▶ [Die Aufgabe] Wandle das gesamte Material unten Zeile für Zeile in eine nummerierte Liste um. Leerzeilen kommen nicht in die Liste.

▶ [Gespeicherte Daten]
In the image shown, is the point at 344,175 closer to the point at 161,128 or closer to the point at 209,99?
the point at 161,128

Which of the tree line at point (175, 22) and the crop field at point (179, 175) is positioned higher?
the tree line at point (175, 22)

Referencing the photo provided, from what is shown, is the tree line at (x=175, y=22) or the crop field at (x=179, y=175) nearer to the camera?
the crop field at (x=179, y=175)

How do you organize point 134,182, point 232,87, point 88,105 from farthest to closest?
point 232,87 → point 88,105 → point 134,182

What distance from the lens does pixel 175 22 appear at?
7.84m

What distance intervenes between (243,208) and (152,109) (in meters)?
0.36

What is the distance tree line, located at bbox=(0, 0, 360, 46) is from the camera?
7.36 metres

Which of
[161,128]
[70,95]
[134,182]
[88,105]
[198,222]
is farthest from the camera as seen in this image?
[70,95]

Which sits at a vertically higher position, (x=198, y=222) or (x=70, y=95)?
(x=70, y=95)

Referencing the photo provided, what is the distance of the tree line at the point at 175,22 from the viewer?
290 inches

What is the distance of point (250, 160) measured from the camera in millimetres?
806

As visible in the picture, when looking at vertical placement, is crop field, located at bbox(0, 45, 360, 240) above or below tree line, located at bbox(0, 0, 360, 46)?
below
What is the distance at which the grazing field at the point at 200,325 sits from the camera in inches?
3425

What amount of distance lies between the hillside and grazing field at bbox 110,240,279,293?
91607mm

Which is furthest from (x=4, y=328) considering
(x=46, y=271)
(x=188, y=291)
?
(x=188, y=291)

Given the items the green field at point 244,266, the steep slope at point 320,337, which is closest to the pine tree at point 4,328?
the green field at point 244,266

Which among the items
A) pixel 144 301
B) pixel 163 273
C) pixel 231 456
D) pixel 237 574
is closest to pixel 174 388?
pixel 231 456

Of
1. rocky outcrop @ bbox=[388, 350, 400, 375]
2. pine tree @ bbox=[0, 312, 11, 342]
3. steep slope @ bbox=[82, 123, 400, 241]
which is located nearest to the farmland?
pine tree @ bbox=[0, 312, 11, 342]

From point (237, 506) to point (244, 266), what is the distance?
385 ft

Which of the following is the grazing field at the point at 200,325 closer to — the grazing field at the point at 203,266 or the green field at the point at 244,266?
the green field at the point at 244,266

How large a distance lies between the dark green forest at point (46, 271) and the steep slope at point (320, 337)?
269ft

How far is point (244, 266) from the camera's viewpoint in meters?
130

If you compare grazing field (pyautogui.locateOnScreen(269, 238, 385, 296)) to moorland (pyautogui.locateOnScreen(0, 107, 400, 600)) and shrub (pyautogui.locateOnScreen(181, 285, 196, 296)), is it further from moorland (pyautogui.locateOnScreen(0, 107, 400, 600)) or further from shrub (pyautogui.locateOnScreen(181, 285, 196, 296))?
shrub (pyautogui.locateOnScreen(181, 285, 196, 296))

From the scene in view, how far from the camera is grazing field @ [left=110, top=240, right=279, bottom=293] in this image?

▶ [Lösung der Aufgabe]
1. In the image shown, is the point at 344,175 closer to the point at 161,128 or closer to the point at 209,99?
2. the point at 161,128
3. Which of the tree line at point (175, 22) and the crop field at point (179, 175) is positioned higher?
4. the tree line at point (175, 22)
5. Referencing the photo provided, from what is shown, is the tree line at (x=175, y=22) or the crop field at (x=179, y=175) nearer to the camera?
6. the crop field at (x=179, y=175)
7. How do you organize point 134,182, point 232,87, point 88,105 from farthest to closest?
8. point 232,87 → point 88,105 → point 134,182
9. What distance from the lens does pixel 175 22 appear at?
10. 7.84m
11. What distance intervenes between (243,208) and (152,109) (in meters)?
12. 0.36
13. What is the distance tree line, located at bbox=(0, 0, 360, 46) is from the camera?
14. 7.36 metres
15. Which of
16. [161,128]
17. [70,95]
18. [134,182]
19. [88,105]
20. [198,222]
21. is farthest from the camera as seen in this image?
22. [70,95]
23. Which sits at a vertically higher position, (x=198, y=222) or (x=70, y=95)?
24. (x=70, y=95)
25. Referencing the photo provided, what is the distance of the tree line at the point at 175,22 from the viewer?
26. 290 inches
27. What is the distance of point (250, 160) measured from the camera in millimetres?
28. 806
29. As visible in the picture, when looking at vertical placement, is crop field, located at bbox(0, 45, 360, 240) above or below tree line, located at bbox(0, 0, 360, 46)?
30. below
31. What is the distance at which the grazing field at the point at 200,325 sits from the camera in inches?
32. 3425
33. What amount of distance lies between the hillside and grazing field at bbox 110,240,279,293?
34. 91607mm
35. Which is furthest from (x=4, y=328) considering
36. (x=46, y=271)
37. (x=188, y=291)
38. ?
39. (x=188, y=291)
40. Given the items the green field at point 244,266, the steep slope at point 320,337, which is closest to the pine tree at point 4,328?
41. the green field at point 244,266
42. Which among the items
43. A) pixel 144 301
44. B) pixel 163 273
45. C) pixel 231 456
46. D) pixel 237 574
47. is closest to pixel 174 388?
48. pixel 231 456
49. Of
50. 1. rocky outcrop @ bbox=[388, 350, 400, 375]
51. 2. pine tree @ bbox=[0, 312, 11, 342]
52. 3. steep slope @ bbox=[82, 123, 400, 241]
53. which is located nearest to the farmland?
54. pine tree @ bbox=[0, 312, 11, 342]
55. From point (237, 506) to point (244, 266), what is the distance?
56. 385 ft
57. Which of the following is the grazing field at the point at 200,325 closer to — the grazing field at the point at 203,266 or the green field at the point at 244,266?
58. the green field at the point at 244,266
59. How large a distance lies between the dark green forest at point (46, 271) and the steep slope at point (320, 337)?
60. 269ft
61. How far is point (244, 266) from the camera's viewpoint in meters?
62. 130
63. If you compare grazing field (pyautogui.locateOnScreen(269, 238, 385, 296)) to moorland (pyautogui.locateOnScreen(0, 107, 400, 600)) and shrub (pyautogui.locateOnScreen(181, 285, 196, 296)), is it further from moorland (pyautogui.locateOnScreen(0, 107, 400, 600)) or further from shrub (pyautogui.locateOnScreen(181, 285, 196, 296))?
64. shrub (pyautogui.locateOnScreen(181, 285, 196, 296))
65. From the scene in view, how far from the camera is grazing field @ [left=110, top=240, right=279, bottom=293] in this image?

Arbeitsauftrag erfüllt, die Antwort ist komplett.